▶ [Exercise goal]: Pictures aside, the output must consist of the lines from the one containing "kingdom: Animalia" through the end of the data, reproduced exactly.

━━━━━━━━━━

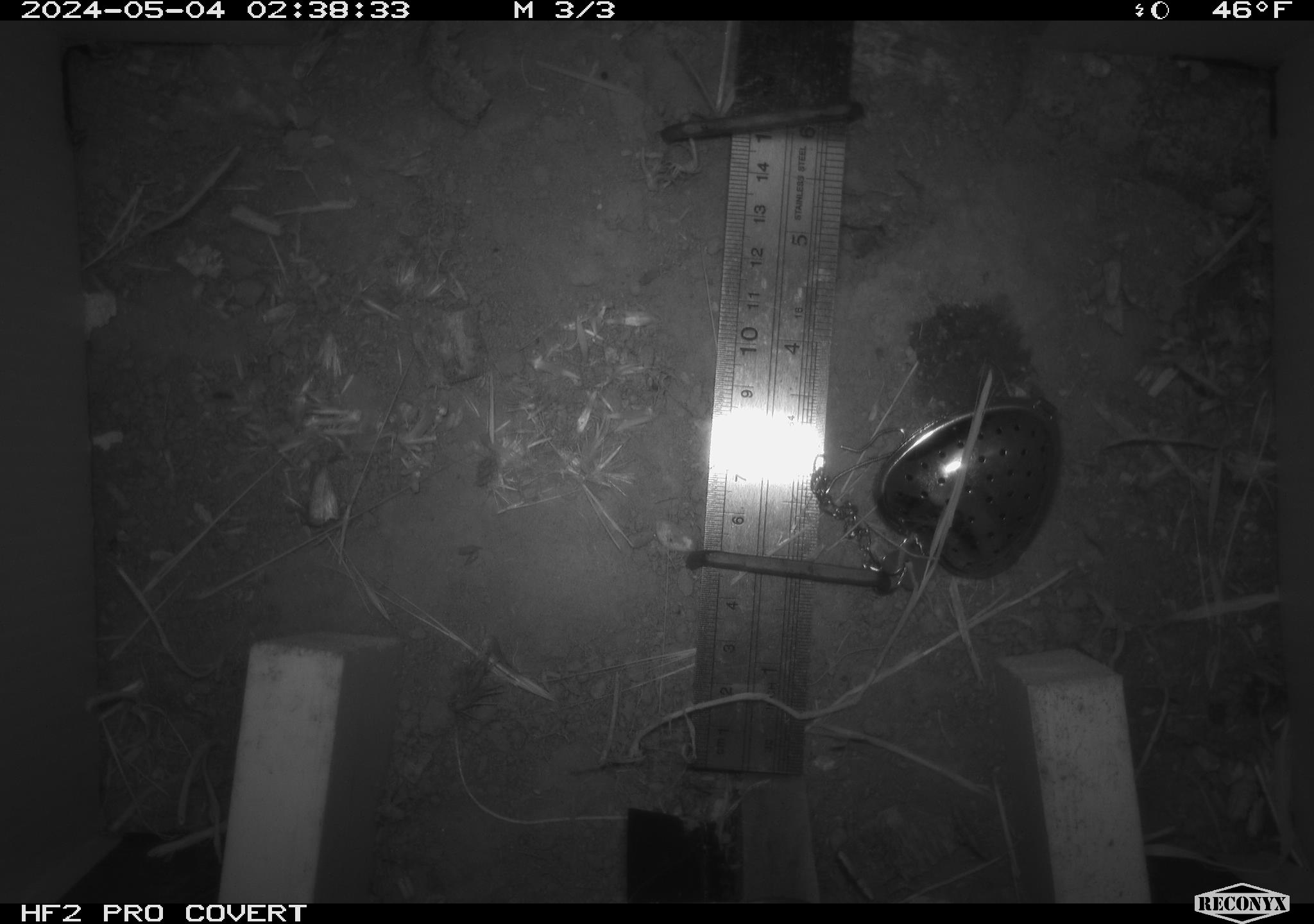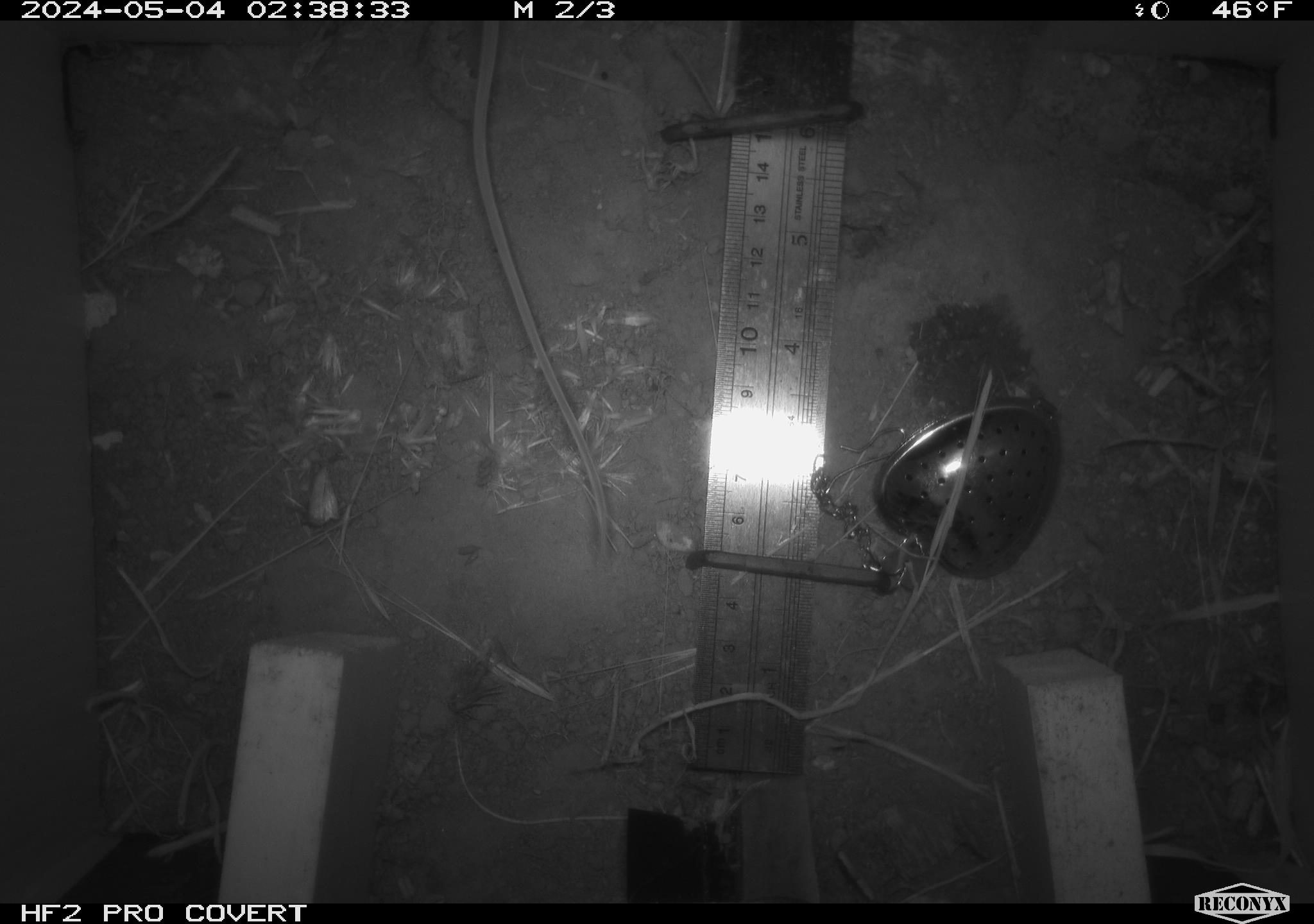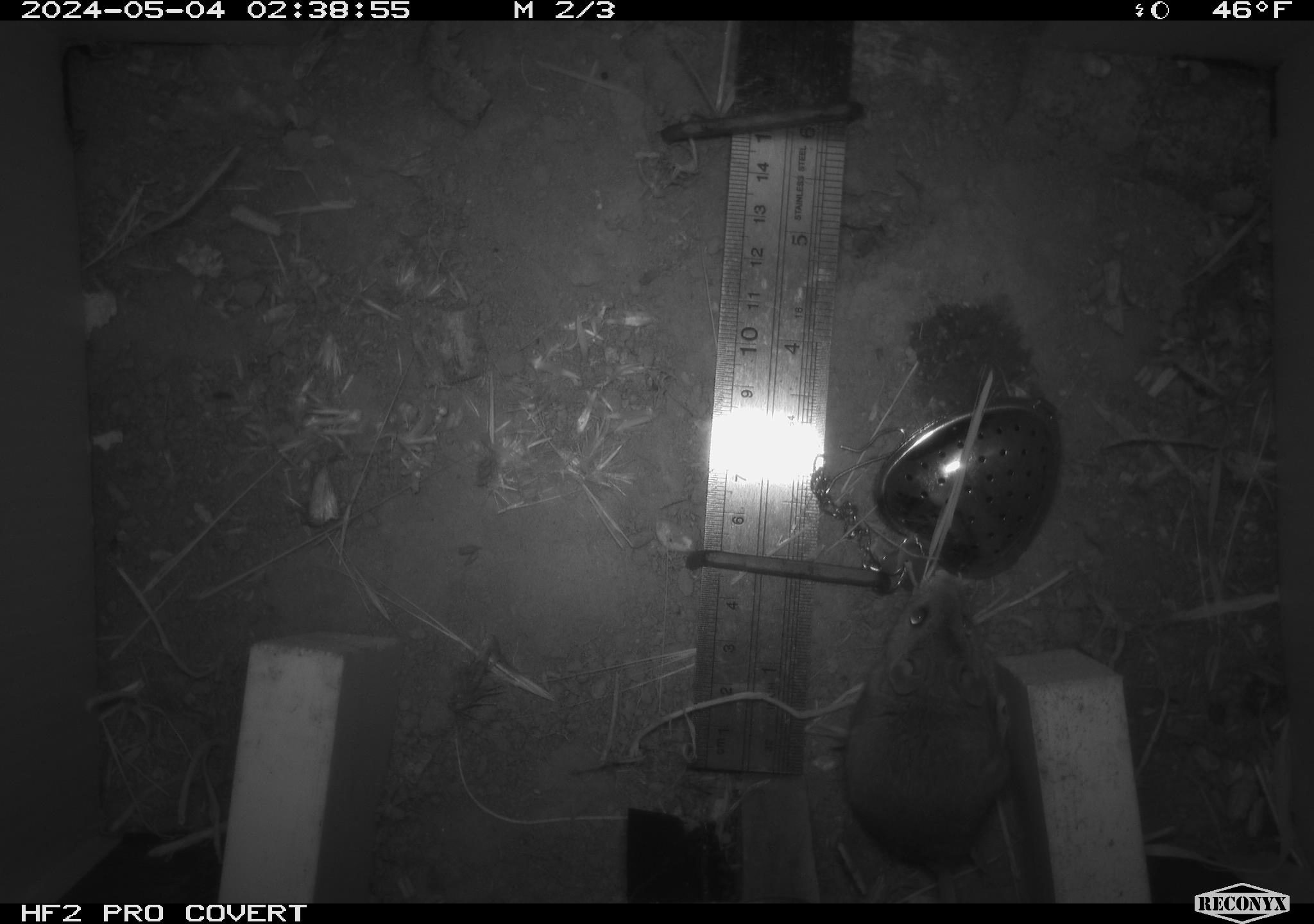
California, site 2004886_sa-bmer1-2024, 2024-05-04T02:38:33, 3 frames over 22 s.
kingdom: Animalia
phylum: Chordata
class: Mammalia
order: Rodentia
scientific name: Rodentia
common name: mouse species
Mouse species (Rodentia).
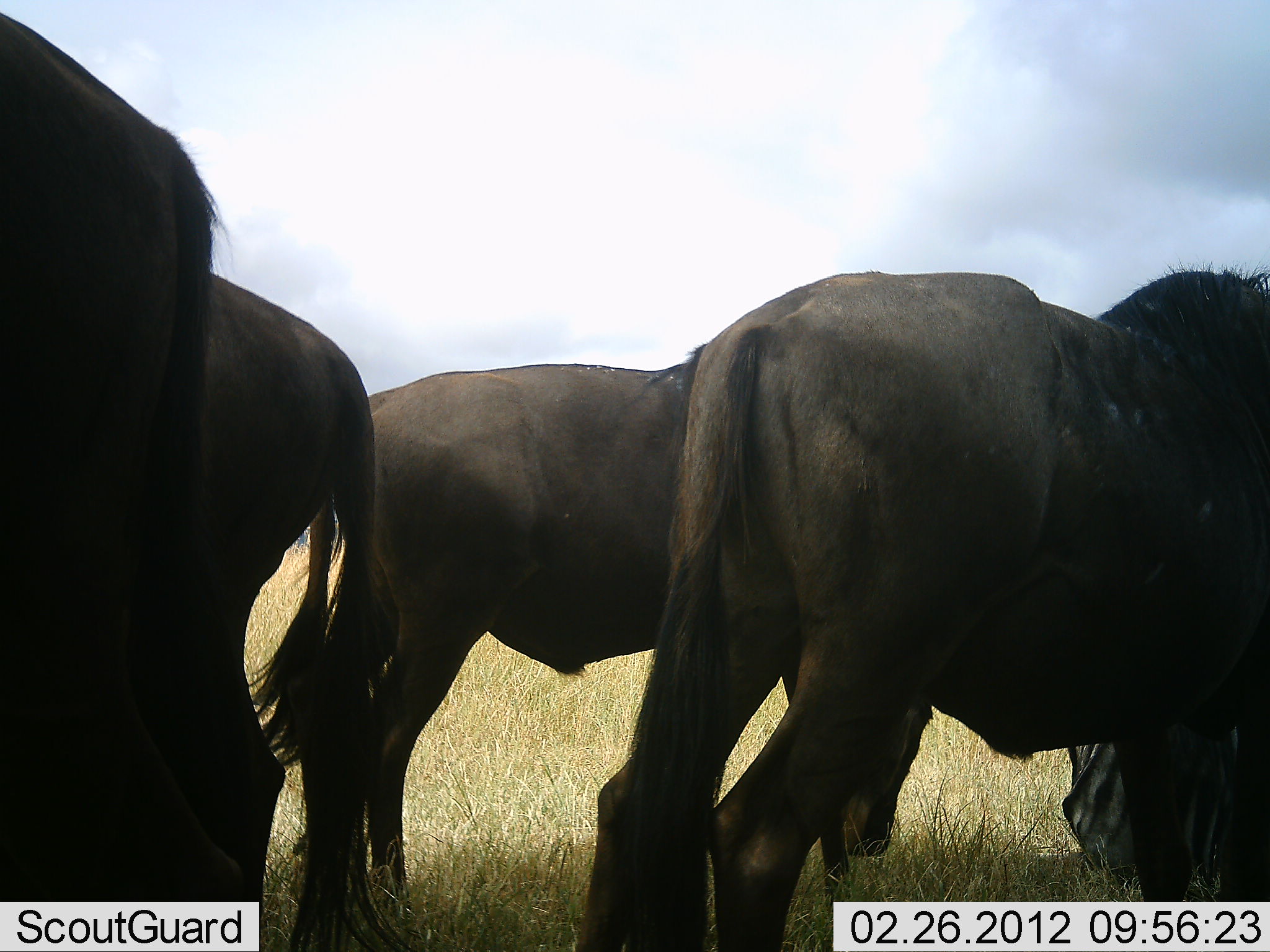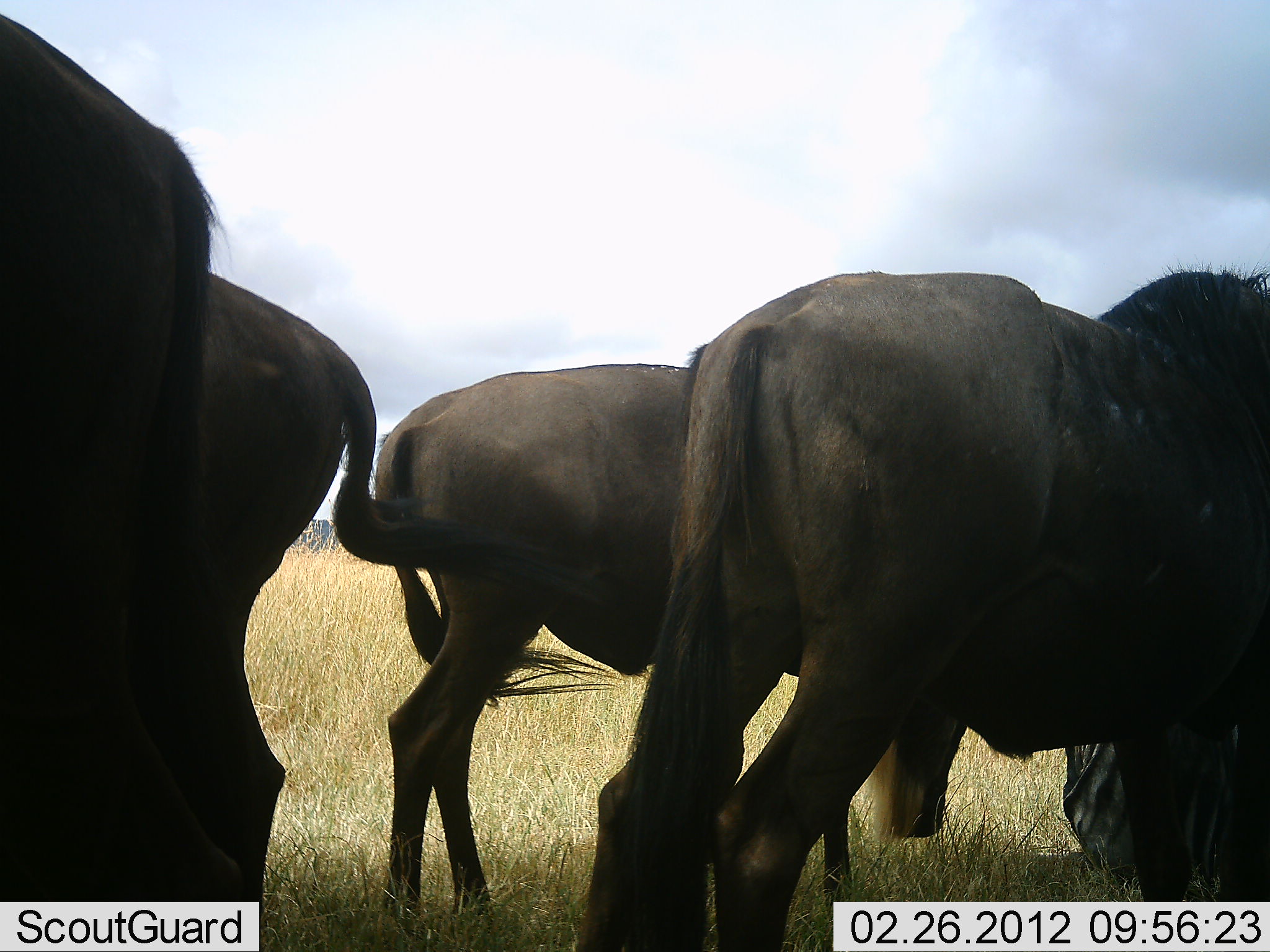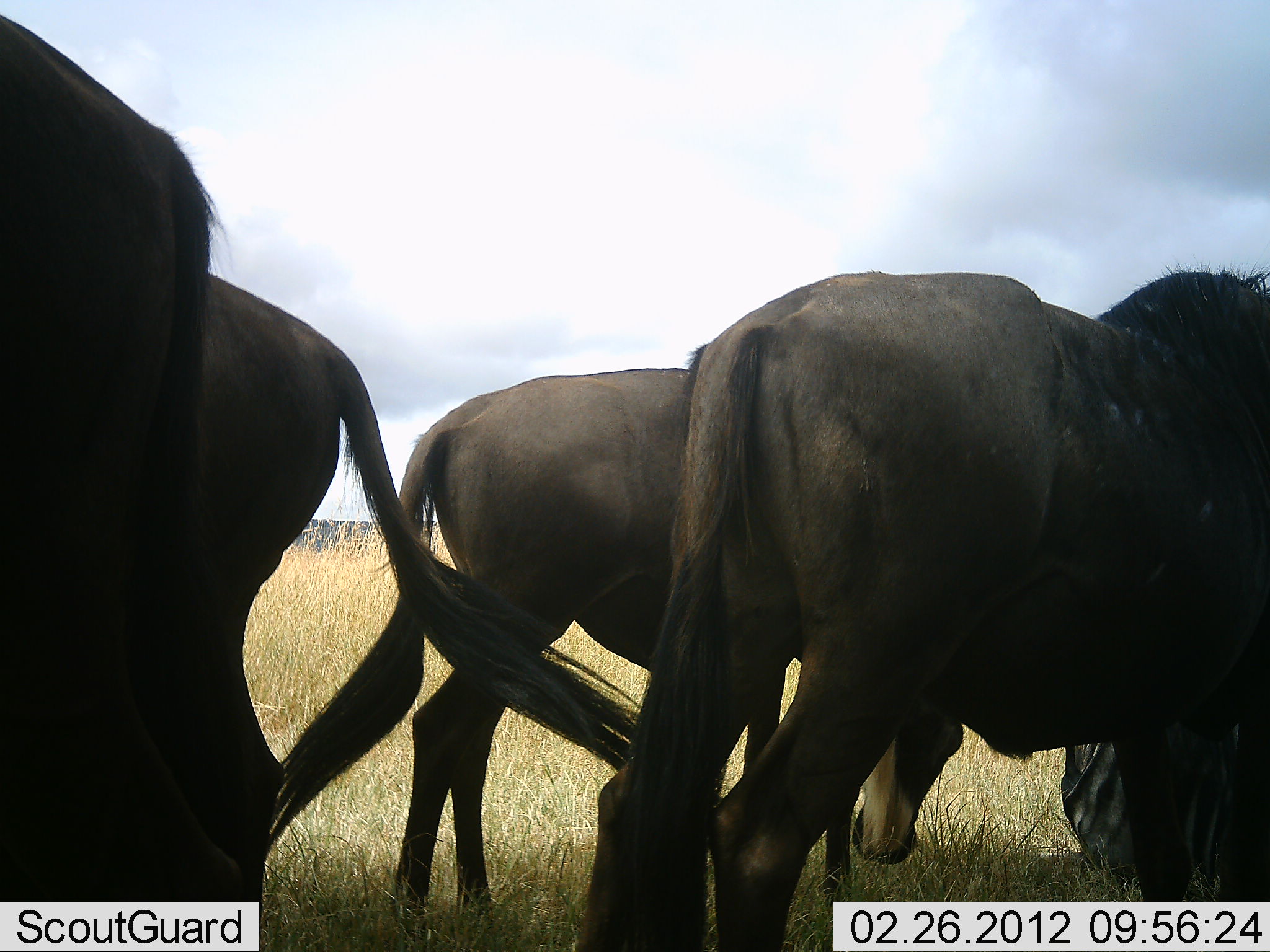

━━━━━━━━━━

▶ [Answer to this problem]:
kingdom: Animalia
phylum: Chordata
class: Mammalia
order: Rodentia
scientific name: Rodentia
common name: mouse species
Mouse species (Rodentia).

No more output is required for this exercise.